Rows from a spatial reasoning dataset:
------
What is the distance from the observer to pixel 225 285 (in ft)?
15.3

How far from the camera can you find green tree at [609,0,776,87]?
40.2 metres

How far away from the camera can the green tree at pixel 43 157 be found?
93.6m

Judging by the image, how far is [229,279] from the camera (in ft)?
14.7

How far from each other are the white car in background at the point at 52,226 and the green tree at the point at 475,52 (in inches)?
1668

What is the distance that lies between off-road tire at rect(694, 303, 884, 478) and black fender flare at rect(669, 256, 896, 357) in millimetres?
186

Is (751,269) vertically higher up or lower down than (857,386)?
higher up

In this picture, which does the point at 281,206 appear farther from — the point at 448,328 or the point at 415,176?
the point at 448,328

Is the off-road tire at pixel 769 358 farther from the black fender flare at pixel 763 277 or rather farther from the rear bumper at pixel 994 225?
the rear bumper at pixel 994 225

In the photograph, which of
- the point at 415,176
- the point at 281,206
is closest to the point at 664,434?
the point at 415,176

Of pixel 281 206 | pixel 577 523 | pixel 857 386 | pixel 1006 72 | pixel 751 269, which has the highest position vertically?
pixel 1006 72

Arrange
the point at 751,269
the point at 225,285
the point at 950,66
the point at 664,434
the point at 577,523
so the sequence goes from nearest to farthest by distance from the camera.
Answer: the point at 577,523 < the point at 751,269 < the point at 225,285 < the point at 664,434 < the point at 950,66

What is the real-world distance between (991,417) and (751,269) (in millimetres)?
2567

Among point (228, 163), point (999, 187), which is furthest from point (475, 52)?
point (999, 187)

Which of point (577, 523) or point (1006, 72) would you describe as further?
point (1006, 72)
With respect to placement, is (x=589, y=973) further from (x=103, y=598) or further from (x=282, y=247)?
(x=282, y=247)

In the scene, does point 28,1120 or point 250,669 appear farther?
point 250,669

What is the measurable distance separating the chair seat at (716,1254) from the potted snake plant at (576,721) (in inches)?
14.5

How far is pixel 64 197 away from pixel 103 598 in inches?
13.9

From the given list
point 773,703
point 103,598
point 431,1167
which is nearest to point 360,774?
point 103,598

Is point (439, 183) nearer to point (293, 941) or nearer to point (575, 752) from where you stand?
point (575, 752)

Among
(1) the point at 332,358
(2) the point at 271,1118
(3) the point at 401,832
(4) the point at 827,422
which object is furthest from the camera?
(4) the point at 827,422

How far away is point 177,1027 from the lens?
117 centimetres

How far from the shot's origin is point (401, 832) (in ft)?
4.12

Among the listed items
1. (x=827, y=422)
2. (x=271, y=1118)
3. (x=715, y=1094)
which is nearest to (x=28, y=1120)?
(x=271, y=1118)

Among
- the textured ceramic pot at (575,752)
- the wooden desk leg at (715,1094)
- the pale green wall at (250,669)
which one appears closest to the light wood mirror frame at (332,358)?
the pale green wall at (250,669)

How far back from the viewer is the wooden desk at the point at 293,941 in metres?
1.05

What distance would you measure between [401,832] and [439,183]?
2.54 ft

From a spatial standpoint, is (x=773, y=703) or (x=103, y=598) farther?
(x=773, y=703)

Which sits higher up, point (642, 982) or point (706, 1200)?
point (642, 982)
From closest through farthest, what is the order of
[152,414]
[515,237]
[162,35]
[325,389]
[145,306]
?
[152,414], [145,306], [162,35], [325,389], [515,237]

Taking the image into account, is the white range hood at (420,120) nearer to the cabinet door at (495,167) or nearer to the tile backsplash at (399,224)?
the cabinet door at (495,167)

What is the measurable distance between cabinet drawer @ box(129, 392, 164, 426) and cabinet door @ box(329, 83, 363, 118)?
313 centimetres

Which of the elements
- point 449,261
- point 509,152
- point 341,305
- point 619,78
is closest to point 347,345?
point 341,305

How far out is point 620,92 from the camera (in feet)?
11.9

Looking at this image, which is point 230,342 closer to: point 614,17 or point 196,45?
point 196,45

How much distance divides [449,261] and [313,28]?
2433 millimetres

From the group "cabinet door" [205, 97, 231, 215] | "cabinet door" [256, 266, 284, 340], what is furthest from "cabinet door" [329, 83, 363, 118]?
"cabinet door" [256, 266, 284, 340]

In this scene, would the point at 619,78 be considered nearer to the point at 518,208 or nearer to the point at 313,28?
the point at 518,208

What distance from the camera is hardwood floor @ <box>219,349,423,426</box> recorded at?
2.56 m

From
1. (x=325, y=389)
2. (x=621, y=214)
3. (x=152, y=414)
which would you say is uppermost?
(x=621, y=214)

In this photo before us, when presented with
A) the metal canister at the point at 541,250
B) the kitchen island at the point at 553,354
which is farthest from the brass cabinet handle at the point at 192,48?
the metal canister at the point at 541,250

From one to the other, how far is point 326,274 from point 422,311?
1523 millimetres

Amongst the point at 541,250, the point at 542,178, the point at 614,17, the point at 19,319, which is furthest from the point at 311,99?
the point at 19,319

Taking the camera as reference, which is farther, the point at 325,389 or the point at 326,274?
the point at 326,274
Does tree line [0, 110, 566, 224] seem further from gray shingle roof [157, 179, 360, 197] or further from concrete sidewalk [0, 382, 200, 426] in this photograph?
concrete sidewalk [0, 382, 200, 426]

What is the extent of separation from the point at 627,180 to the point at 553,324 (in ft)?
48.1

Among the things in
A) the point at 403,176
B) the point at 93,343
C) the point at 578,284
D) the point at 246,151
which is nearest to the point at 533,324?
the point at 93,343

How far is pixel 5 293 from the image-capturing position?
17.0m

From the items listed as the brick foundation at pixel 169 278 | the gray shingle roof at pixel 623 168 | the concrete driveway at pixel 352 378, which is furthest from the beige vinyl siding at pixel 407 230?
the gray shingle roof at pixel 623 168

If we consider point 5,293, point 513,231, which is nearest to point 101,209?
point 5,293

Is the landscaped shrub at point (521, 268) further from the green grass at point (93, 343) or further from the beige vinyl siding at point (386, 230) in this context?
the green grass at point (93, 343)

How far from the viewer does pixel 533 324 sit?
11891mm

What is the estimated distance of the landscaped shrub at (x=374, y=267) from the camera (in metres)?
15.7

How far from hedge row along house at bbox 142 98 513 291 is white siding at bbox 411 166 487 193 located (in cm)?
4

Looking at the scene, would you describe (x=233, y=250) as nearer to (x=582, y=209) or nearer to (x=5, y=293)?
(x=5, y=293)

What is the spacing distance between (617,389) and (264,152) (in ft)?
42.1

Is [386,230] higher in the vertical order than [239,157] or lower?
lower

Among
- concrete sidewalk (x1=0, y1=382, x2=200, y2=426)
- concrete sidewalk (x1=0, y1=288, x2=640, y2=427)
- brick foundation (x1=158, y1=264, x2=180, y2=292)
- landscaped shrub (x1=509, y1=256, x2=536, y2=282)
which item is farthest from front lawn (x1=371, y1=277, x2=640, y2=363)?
------
◆ **GIVEN REQUEST**: Send back each record exactly as it stands.

◆ **RESULT OF THIS TASK**:
What is the distance from the observer to pixel 225 285 (in ft)?
15.3

How far from the camera can you find green tree at [609,0,776,87]?
40.2 metres

How far away from the camera can the green tree at pixel 43 157 be found?
93.6m

Judging by the image, how far is [229,279] from the camera (in ft)?
14.7

How far from each other are the white car in background at the point at 52,226 and the green tree at the point at 475,52 (in inches)?
1668

What is the distance that lies between off-road tire at rect(694, 303, 884, 478) and black fender flare at rect(669, 256, 896, 357) in millimetres?
186

Is (751,269) vertically higher up or lower down than (857,386)?
higher up

In this picture, which does the point at 281,206 appear farther from — the point at 448,328 or the point at 415,176?
the point at 448,328

Is the off-road tire at pixel 769 358 farther from the black fender flare at pixel 763 277 or rather farther from the rear bumper at pixel 994 225?
the rear bumper at pixel 994 225

In the photograph, which of
- the point at 415,176
- the point at 281,206
is closest to the point at 664,434?
the point at 415,176

Of pixel 281 206 | pixel 577 523 | pixel 857 386 | pixel 1006 72 | pixel 751 269, which has the highest position vertically?
pixel 1006 72

Arrange
the point at 751,269
the point at 225,285
the point at 950,66
the point at 664,434
the point at 577,523
so the sequence goes from nearest to farthest by distance from the camera.
Answer: the point at 577,523 < the point at 751,269 < the point at 225,285 < the point at 664,434 < the point at 950,66

What is the real-world distance between (991,417) and (751,269) (in millimetres)?
2567

Among point (228, 163), point (999, 187), which is furthest from point (475, 52)?
point (999, 187)

Which of point (577, 523) or point (1006, 72) would you describe as further?
point (1006, 72)
With respect to placement, is (x=589, y=973) further from (x=103, y=598) or further from (x=282, y=247)?
(x=282, y=247)

In the scene, does point 28,1120 or point 250,669 appear farther?
point 250,669

What is the measurable distance separating the chair seat at (716,1254) from the potted snake plant at (576,721) (in inches)?
14.5

How far is pixel 64 197 away from pixel 103 598 in inches?
13.9

From the given list
point 773,703
point 103,598
point 431,1167
which is nearest to point 360,774?
point 103,598

Is point (439, 183) nearer to point (293, 941) or nearer to point (575, 752) from where you stand?
point (575, 752)

Among
(1) the point at 332,358
(2) the point at 271,1118
(3) the point at 401,832
(4) the point at 827,422
which object is furthest from the camera?
(4) the point at 827,422

How far away is point 177,1027 from the lens?
117 centimetres

How far from the shot's origin is point (401, 832) (in ft)?
4.12

Among the listed items
1. (x=827, y=422)
2. (x=271, y=1118)
3. (x=715, y=1094)
which is nearest to (x=28, y=1120)?
(x=271, y=1118)

Among
- the textured ceramic pot at (575,752)
- the wooden desk leg at (715,1094)
- the pale green wall at (250,669)
which one appears closest to the light wood mirror frame at (332,358)?
the pale green wall at (250,669)

How far back from the viewer is the wooden desk at the point at 293,941 in metres?
1.05

What distance would you measure between [401,832] and [439,183]?
2.54 ft

From a spatial standpoint, is (x=773, y=703) or (x=103, y=598) farther?
(x=773, y=703)

Which sits higher up, point (642, 982) or point (706, 1200)?
point (642, 982)
From closest through farthest, what is the order of
[152,414]
[515,237]
[162,35]
[325,389]
[145,306]
?
[152,414], [145,306], [162,35], [325,389], [515,237]

Taking the image into account, is the white range hood at (420,120) nearer to the cabinet door at (495,167) or nearer to the tile backsplash at (399,224)?
the cabinet door at (495,167)

What is the measurable distance between cabinet drawer @ box(129, 392, 164, 426) and cabinet door @ box(329, 83, 363, 118)?
313 centimetres

Which of the elements
- point 449,261
- point 509,152
- point 341,305
- point 619,78
is closest to point 347,345?
point 341,305

How far out is point 620,92 from the camera (in feet)?
11.9

Looking at this image, which is point 230,342 closer to: point 614,17 or point 196,45?
point 196,45

How much distance divides [449,261] and [313,28]?
2433 millimetres

From the group "cabinet door" [205, 97, 231, 215] | "cabinet door" [256, 266, 284, 340], what is furthest from "cabinet door" [329, 83, 363, 118]?
"cabinet door" [256, 266, 284, 340]

In this scene, would the point at 619,78 be considered nearer to the point at 518,208 or nearer to the point at 313,28?
the point at 518,208

What distance from the camera is hardwood floor @ <box>219,349,423,426</box> recorded at?
2.56 m

From
1. (x=325, y=389)
2. (x=621, y=214)
3. (x=152, y=414)
which would you say is uppermost?
(x=621, y=214)

In this photo before us, when presented with
A) the metal canister at the point at 541,250
B) the kitchen island at the point at 553,354
which is farthest from the brass cabinet handle at the point at 192,48?
the metal canister at the point at 541,250

From one to the other, how far is point 326,274 from point 422,311?
1523 millimetres

Amongst the point at 541,250, the point at 542,178, the point at 614,17, the point at 19,319, which is furthest from the point at 311,99?
the point at 19,319

Taking the camera as reference, which is farther, the point at 325,389 or the point at 326,274?
the point at 326,274
Does tree line [0, 110, 566, 224] seem further from gray shingle roof [157, 179, 360, 197] or further from concrete sidewalk [0, 382, 200, 426] in this photograph?
concrete sidewalk [0, 382, 200, 426]

What is the extent of separation from the point at 627,180 to the point at 553,324 (in ft)?
48.1

Among the things in
A) the point at 403,176
B) the point at 93,343
C) the point at 578,284
D) the point at 246,151
which is nearest to the point at 533,324?
the point at 93,343

How far is pixel 5 293 from the image-capturing position?
17.0m

From the items listed as the brick foundation at pixel 169 278 | the gray shingle roof at pixel 623 168 | the concrete driveway at pixel 352 378, which is furthest from the beige vinyl siding at pixel 407 230?
the gray shingle roof at pixel 623 168

If we consider point 5,293, point 513,231, which is nearest to point 101,209?
point 5,293

Is the landscaped shrub at point (521, 268) further from the green grass at point (93, 343) or further from the beige vinyl siding at point (386, 230) in this context?
the green grass at point (93, 343)

How far from the viewer does pixel 533 324 sit?
11891mm

What is the estimated distance of the landscaped shrub at (x=374, y=267) from the camera (in metres)?
15.7

How far from hedge row along house at bbox 142 98 513 291 is white siding at bbox 411 166 487 193 located (in cm)?
4

Looking at the scene, would you describe (x=233, y=250) as nearer to (x=582, y=209) or nearer to (x=5, y=293)?
(x=5, y=293)

What is the spacing distance between (617,389) and (264,152) (in ft)?
42.1

Is [386,230] higher in the vertical order than [239,157] or lower?
lower

Among
- concrete sidewalk (x1=0, y1=382, x2=200, y2=426)
- concrete sidewalk (x1=0, y1=288, x2=640, y2=427)
- brick foundation (x1=158, y1=264, x2=180, y2=292)
- landscaped shrub (x1=509, y1=256, x2=536, y2=282)
which item is farthest from front lawn (x1=371, y1=277, x2=640, y2=363)?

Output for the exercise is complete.